- **DESCRIPTION OF THE TASK**:
The entries below should be output exactly as written.

*****

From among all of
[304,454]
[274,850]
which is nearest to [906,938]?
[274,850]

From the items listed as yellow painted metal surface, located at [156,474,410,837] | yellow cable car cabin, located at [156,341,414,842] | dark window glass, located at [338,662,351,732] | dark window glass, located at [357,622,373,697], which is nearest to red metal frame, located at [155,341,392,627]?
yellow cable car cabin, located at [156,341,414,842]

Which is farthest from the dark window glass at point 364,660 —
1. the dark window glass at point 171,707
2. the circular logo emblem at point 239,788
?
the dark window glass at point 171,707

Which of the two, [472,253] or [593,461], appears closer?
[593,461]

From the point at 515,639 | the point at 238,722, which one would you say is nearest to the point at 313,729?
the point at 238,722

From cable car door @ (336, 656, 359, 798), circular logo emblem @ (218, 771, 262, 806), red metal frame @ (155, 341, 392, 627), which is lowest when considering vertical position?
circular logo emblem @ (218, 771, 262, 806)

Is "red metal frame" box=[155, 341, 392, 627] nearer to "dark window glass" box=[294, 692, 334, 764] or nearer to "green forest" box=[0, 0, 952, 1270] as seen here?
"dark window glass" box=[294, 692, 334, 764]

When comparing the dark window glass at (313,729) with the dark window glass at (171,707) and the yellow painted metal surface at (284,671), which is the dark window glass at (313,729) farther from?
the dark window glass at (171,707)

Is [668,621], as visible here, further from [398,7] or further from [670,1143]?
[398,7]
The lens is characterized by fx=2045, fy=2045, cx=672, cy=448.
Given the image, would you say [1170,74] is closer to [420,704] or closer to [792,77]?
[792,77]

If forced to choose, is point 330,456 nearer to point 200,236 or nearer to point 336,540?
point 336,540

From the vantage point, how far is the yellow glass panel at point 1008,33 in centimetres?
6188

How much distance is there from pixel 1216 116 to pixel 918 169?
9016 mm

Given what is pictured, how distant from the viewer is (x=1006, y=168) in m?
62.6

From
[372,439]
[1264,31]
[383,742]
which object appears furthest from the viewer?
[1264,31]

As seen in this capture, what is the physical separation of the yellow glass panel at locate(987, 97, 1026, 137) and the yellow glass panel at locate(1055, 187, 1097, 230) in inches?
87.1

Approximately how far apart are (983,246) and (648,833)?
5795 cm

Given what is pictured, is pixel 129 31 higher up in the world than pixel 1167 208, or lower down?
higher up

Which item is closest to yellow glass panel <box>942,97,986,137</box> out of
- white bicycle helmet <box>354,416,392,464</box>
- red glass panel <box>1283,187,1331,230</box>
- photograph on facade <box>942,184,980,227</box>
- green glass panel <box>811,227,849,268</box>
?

*****

- **TASK OUTPUT**:
From among all of
[304,454]
[274,850]
which is nearest to [906,938]?
[274,850]

From the items listed as yellow painted metal surface, located at [156,474,410,837] | yellow cable car cabin, located at [156,341,414,842] | dark window glass, located at [338,662,351,732] | dark window glass, located at [357,622,373,697], which is nearest to red metal frame, located at [155,341,392,627]?
yellow cable car cabin, located at [156,341,414,842]

Which is farthest from the dark window glass at point 364,660 —
1. the dark window glass at point 171,707
2. the circular logo emblem at point 239,788
?
the dark window glass at point 171,707

Which of the two, [472,253] or [593,461], appears closer?
[593,461]

From the point at 515,639 | the point at 238,722, which one would you say is nearest to the point at 313,729?
the point at 238,722

From cable car door @ (336, 656, 359, 798), circular logo emblem @ (218, 771, 262, 806), red metal frame @ (155, 341, 392, 627), which is lowest when considering vertical position?
circular logo emblem @ (218, 771, 262, 806)

Is "red metal frame" box=[155, 341, 392, 627] nearer to "dark window glass" box=[294, 692, 334, 764] or nearer to "green forest" box=[0, 0, 952, 1270] as seen here?
"dark window glass" box=[294, 692, 334, 764]

When comparing the dark window glass at (313,729) with the dark window glass at (171,707) and the yellow painted metal surface at (284,671), which is the dark window glass at (313,729) farther from?
the dark window glass at (171,707)

Is [668,621], as visible here, further from [398,7] or further from [670,1143]?
[398,7]
The lens is characterized by fx=2045, fy=2045, cx=672, cy=448.
Given the image, would you say [1170,74] is closer to [420,704] or closer to [792,77]?
[792,77]

If forced to choose, is point 330,456 nearer to point 200,236 or nearer to point 336,540?
point 336,540

From the vantage point, how far is the yellow glass panel at point 1008,33 in centimetres?
6188

How much distance is there from pixel 1216 116 to pixel 918 169?
9016 mm

Given what is pictured, how distant from the viewer is (x=1006, y=168) in m?
62.6

From
[372,439]
[1264,31]
[383,742]
which object appears furthest from the viewer?
[1264,31]

As seen in this capture, what is the physical separation of the yellow glass panel at locate(987, 97, 1026, 137) and the yellow glass panel at locate(1055, 187, 1097, 230) in inches?
87.1

Approximately how far apart are (983,246) and (648,833)?
5795 cm

Given what is pictured, is pixel 129 31 higher up in the world than pixel 1167 208, or lower down?
higher up

Which item is closest to yellow glass panel <box>942,97,986,137</box> out of
- white bicycle helmet <box>354,416,392,464</box>
- red glass panel <box>1283,187,1331,230</box>
- photograph on facade <box>942,184,980,227</box>
- green glass panel <box>811,227,849,268</box>
?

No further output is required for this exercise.